While we’re giving you a warning on watching fats, you should also switch from your regular cooking oil or butter/margarine to olive oil. Research has shown that olive oil lowers liver enzyme levels.
It’s also high in omega-3 fatty acids, which can help lower liver fat and get you back on track.
Speaking of omega-3 fatty acids, they’re great for people with fatty liver disease or people looking to lose weight.
This type of fat is nothing like the trans fats you find in potato chips, it’s a healthy way to bring down inflammation in the body and eat a protein-rich meal that’s diet-friendly. Some fatty fish are salmon, sardines, tuna, and trout.
Did you know walnuts are high in omega-3 fatty acids, too? If you love a little crunch, try adding walnuts to your diet to reap the benefits of this liver-friendly food.
Tofu is basically soy protein, so it’s high on the protein side of things but doesn’t have any of the harmful qualities that meat-based protein does, i.e., it’s incredibly low in fat.
Many people believe they don’t like tofu without having tried it. Tofu is excellent at absorbing the flavors around it and is basically a food chameleon. With clever recipes, you won’t even realize you’re eating this healthy alternative.
Avocados are high in calories and fat, so you don’t want to overdo it, but they have the healthy fats you don’t have to avoid them completely. In fact, avocados contain liver protectants that may reduce liver damage. This makes them one of the top fatty liver diet foods.
Dairy is high in whey protein, which has a protective effect against non-alcoholic fatty liver, at least in rats. A study found that whey protein is good for the liver in rats and helped prevent fatty infiltration while reducing their final body weight. Keep your dairy choices low-fat and you’ll love the results.

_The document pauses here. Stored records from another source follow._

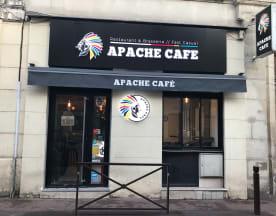 Apache Cafe, Villejuif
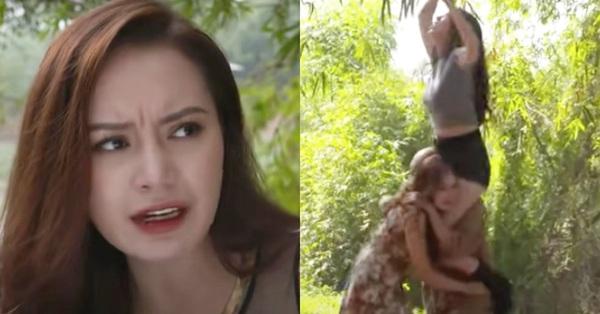 Cảnh quay bị chê phản cảm của diễn viên Anh Thư trong phim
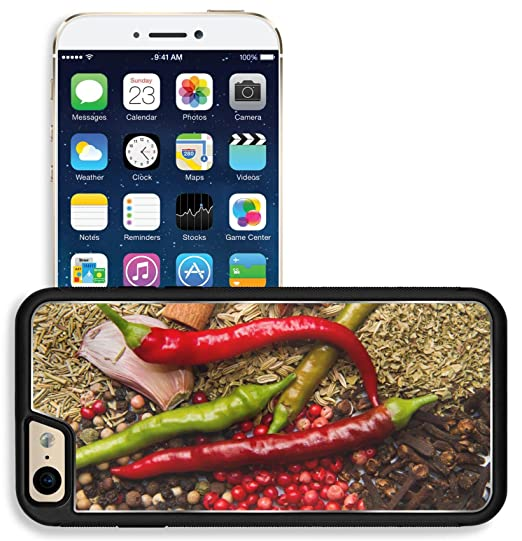 Amazon Com Liili Apple Iphone 6 Iphone 6s Aluminum Backplate Bumper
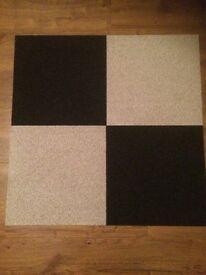 Black and cream carpet tiles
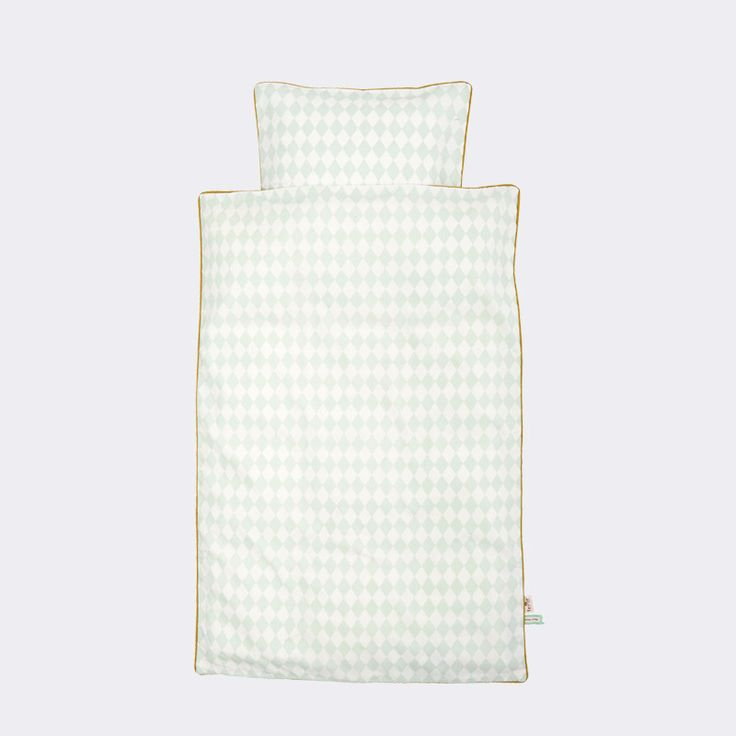 cute, but would have to figure out size is you like. It's cm and only one size, so probably twin. Junior Harlequin Bedding in Mint design by Ferm Living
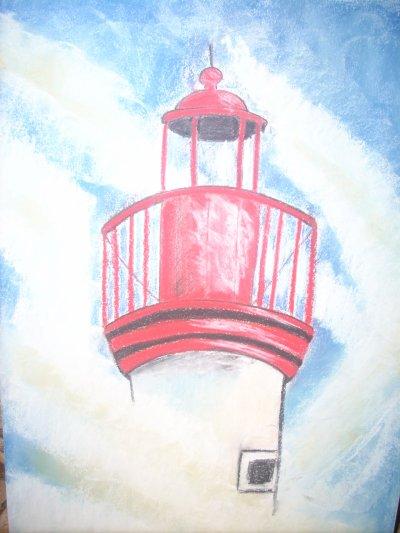 Phare ouistreham calvados et dessin phares de moi le - Dessin de phare ...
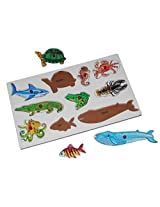 Kido Toys Name the Aqua Animals
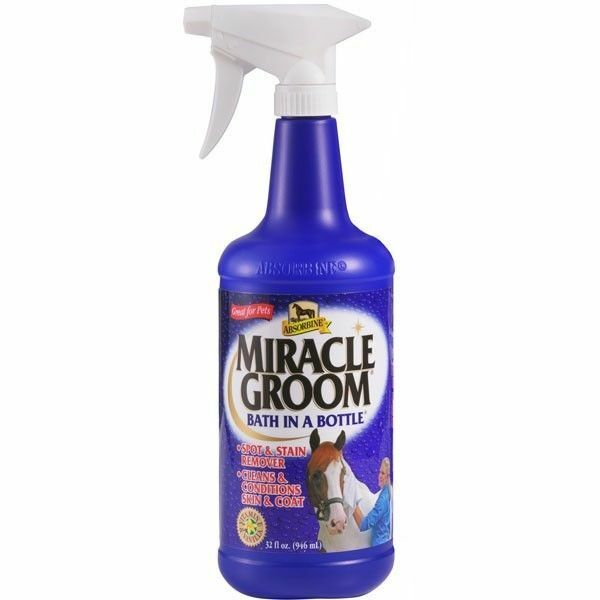 Absorbine Miracle Groom 32 oz Equine Canine Dogs Deodorizes Detangles Shines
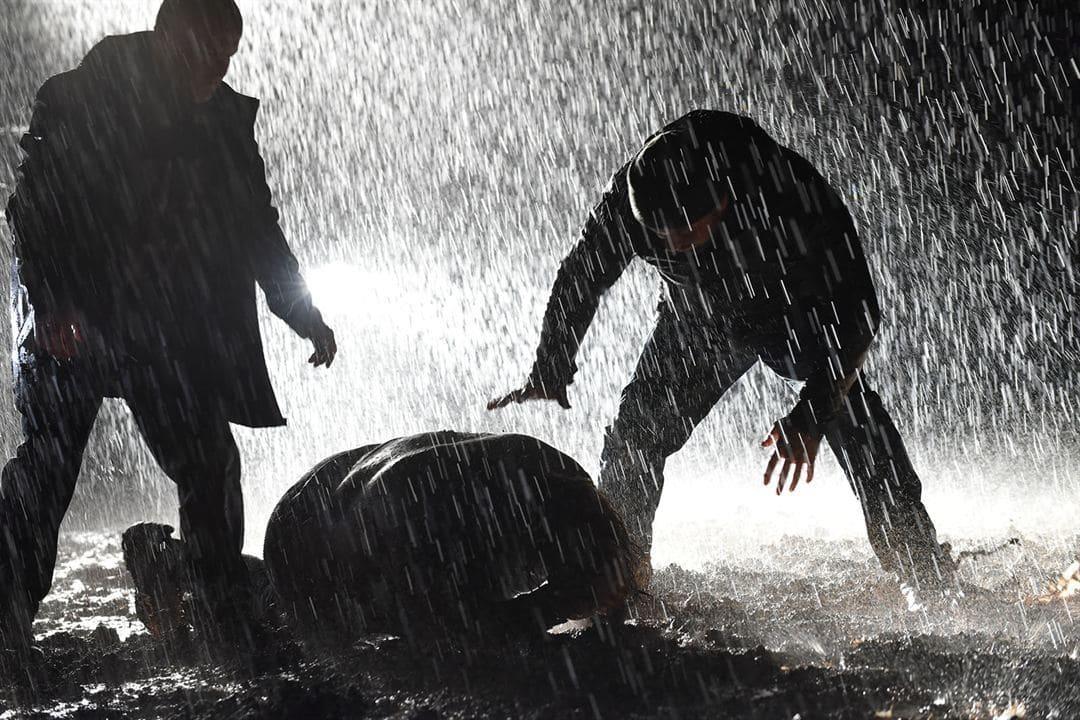 """Escena de la película """"El Desentierro"""" (2018)"""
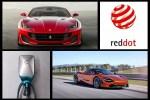 2018红点设计大奖汽车类产品盘点 兼具实用与设计感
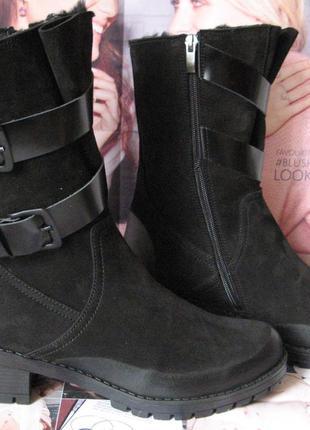 Bella женские зимние качественные сапоги ботинки черный нубук мех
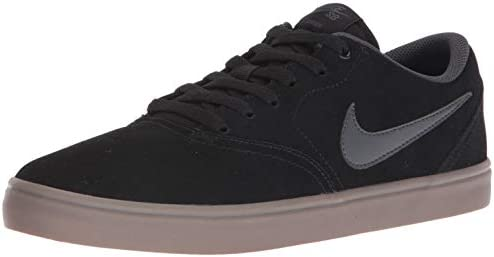 Nike Men s SB Check Solarsoft Skate Shoe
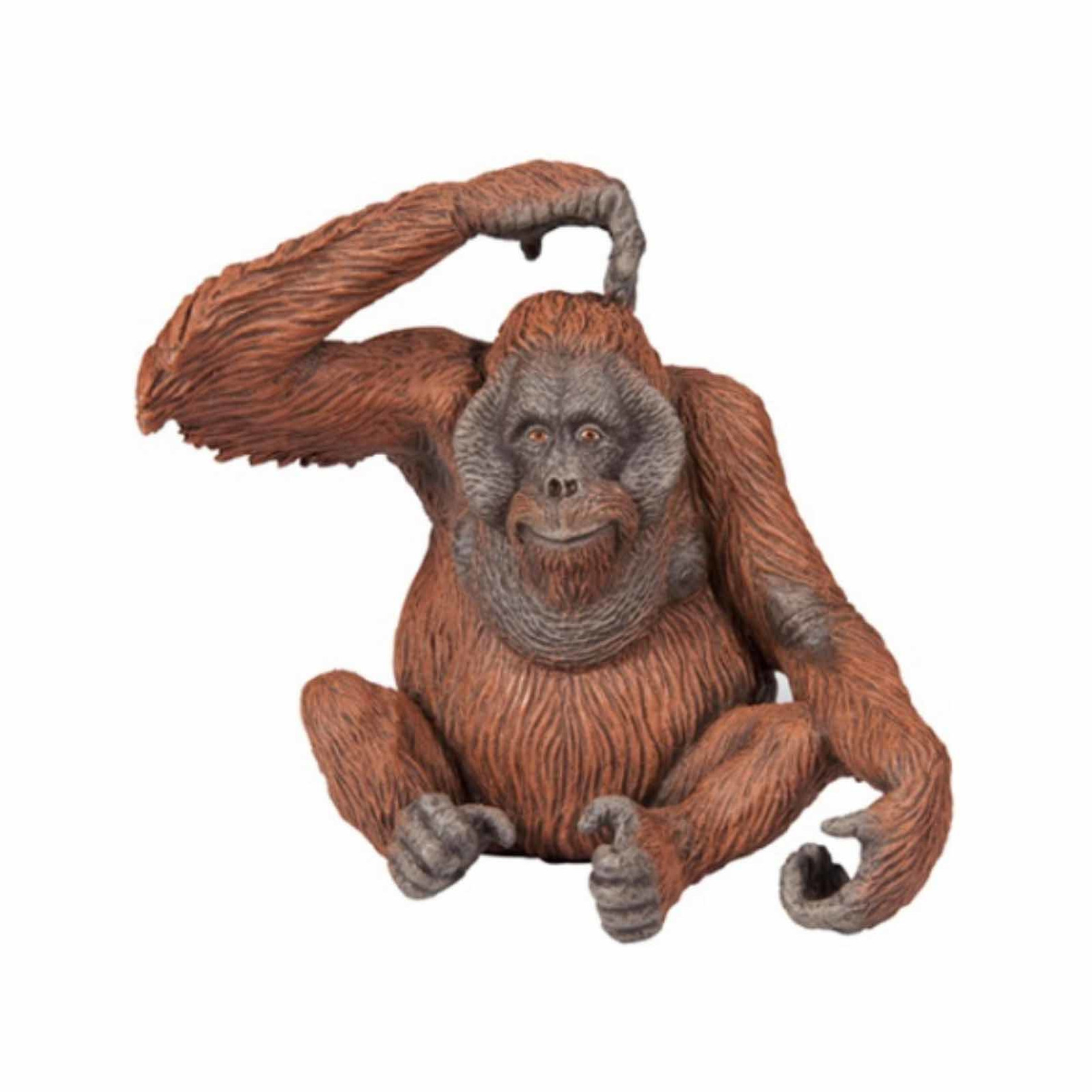 Plastic orang-oetan 9 cm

We keep hearing coffee is good for you and then we hear that it’s bad. One thing we know is that coffee drinkers with fatty liver disease have less liver damage.
| Related: 12 Ways to Make Your Liver Healthy and Fight NAFLD |
Coffee may be responsible for lower abnormal liver enzymes in people who otherwise are at risk for fatty liver disease.
This beverage is a big trend and there’s a good reason why: Green tea helps with fat absorption, lowers cholesterol, aids in sleep. It has also been shown to help fight heart disease, cancer, arthritis, and fatty liver disease.
The Bottom Line
Fatty liver disease is prevalent across the United States. Both non-alcoholic and alcoholic versions can be treated by diet changes. As of yet, there are no drugs on the market for fatty liver disease, so diet is really the first line of defense.
Making changes in your diet to include foods that are lower in trans fats, added sugars, higher in vegetables and fresh fruits, and avoiding alcohol is a great start toward eating to protect your liver.